The Journal is pleased to announce that this issue contains a document sponsored by the Society for Neuroscience entitled “Responsible Conduct Regarding Scientific Communication,” which consists of guidelines prepared by the Ad Hoc Committee on Responsibility in Publishing.
This document is the fruition of work by a committee set up by the Society in 1995 to address in a systematic fashion the responsibilities of the major parties in the publishing of articles in the field of neuroscience: authors, reviewers and editors. No one has to be told that the integrity of scientific research depends on the highest standards of ethical conduct of each of these parties in the process of generating, reviewing, and publishing scientific results. And no one has to be told that this process has been subjected to increasing strains in recent years as the field of neuroscience has undergone its strong growth. To help the Journal deal with these strains, the committee has reviewed the whole process to see the responsibilities of each party within the context of the responsibilities of the others.
It is important to point out that the initiative for this enterprise came not from top down, but from bottom up, from practical concerns arising in the field. They were communicated to the then President of the Society, Carla Schatz, who appointed Michael Zigmond to chair the committee to carry out the review.

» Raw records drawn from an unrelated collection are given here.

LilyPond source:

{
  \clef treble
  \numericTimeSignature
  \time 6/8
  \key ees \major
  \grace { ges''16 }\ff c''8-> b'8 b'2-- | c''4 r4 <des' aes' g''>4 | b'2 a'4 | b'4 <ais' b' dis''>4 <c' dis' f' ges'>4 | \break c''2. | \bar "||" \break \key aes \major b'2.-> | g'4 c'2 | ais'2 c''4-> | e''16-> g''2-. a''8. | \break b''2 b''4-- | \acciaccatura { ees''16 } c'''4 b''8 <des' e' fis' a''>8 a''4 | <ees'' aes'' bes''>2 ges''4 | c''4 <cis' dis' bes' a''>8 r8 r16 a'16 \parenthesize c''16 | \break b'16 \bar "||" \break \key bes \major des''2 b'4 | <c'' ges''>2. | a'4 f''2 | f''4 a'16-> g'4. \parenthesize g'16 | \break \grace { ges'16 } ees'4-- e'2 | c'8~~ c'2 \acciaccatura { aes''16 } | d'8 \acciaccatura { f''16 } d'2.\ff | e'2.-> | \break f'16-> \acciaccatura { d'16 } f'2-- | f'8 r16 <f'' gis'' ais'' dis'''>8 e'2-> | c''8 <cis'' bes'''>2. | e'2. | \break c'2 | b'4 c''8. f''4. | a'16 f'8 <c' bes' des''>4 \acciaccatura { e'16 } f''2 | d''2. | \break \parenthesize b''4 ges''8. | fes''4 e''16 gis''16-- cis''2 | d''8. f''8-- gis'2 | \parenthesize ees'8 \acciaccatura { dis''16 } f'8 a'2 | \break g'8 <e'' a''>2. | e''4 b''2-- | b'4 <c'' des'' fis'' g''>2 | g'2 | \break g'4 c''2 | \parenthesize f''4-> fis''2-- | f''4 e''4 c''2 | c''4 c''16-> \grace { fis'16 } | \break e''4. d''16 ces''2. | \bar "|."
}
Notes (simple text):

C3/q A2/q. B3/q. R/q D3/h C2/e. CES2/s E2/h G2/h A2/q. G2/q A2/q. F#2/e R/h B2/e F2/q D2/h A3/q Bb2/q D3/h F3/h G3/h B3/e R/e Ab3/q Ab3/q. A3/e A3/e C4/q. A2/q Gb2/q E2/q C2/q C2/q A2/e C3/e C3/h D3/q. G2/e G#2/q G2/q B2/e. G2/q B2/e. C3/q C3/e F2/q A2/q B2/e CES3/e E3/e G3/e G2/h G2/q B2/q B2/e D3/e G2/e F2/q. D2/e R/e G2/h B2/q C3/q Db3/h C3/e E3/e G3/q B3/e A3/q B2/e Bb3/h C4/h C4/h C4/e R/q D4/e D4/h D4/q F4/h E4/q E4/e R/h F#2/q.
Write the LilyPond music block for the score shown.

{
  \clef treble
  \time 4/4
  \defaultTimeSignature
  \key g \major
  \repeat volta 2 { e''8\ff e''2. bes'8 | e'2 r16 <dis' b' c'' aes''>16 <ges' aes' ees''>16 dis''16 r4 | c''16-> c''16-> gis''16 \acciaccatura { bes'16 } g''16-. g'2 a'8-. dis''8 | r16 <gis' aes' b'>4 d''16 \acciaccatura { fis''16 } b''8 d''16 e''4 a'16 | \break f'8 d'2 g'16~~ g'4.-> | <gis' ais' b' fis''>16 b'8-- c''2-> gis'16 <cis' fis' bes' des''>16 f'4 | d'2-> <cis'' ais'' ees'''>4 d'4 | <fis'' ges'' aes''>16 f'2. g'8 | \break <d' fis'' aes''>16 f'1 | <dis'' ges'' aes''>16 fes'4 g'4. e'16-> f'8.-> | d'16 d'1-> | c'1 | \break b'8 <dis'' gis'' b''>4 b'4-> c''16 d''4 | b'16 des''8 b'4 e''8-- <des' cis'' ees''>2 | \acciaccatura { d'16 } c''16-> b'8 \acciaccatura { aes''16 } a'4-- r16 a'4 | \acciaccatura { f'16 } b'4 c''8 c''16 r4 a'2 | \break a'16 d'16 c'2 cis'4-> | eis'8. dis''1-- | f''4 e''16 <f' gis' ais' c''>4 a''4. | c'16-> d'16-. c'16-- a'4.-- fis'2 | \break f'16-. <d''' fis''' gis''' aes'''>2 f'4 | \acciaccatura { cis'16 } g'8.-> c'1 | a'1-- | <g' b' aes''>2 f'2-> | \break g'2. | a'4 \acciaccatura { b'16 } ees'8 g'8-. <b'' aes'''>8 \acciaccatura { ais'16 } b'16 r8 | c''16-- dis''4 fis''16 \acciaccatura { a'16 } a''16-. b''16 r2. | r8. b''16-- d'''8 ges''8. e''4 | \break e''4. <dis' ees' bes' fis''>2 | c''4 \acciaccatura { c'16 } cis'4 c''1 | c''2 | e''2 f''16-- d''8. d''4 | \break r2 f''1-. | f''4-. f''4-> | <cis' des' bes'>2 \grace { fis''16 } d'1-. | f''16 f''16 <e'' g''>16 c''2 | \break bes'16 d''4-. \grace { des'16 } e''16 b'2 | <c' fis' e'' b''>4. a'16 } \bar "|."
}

The committee met frequently and interchanged many documents in the intervening three years. It interviewed a number of people and obtained advice from lawyers and other consultants. Many of the sections underwent scrutiny word by word.
The original request was for the Society to spell out the responsibilities in publishing for the specific purpose of guiding theJournal of Neuroscience, but a larger purpose was to develop a set of principles to which all journals publishing in the field of neuroscience could subscribe. We therefore encourage our readers to carry the message of this document to other publications in which they may serve, so that it may be discussed and implemented, and a consensus can emerge, much along the same lines as the code of ethics for the use of animals in research.
The experience of the committee made it clear that discussions of the guidelines need to continue. A new committee is therefore being formed that will keep the guidelines under review into the near future. This means that the guidelines are a living document; all readers are encouraged to provide input to making them better and more widely applicable in the future.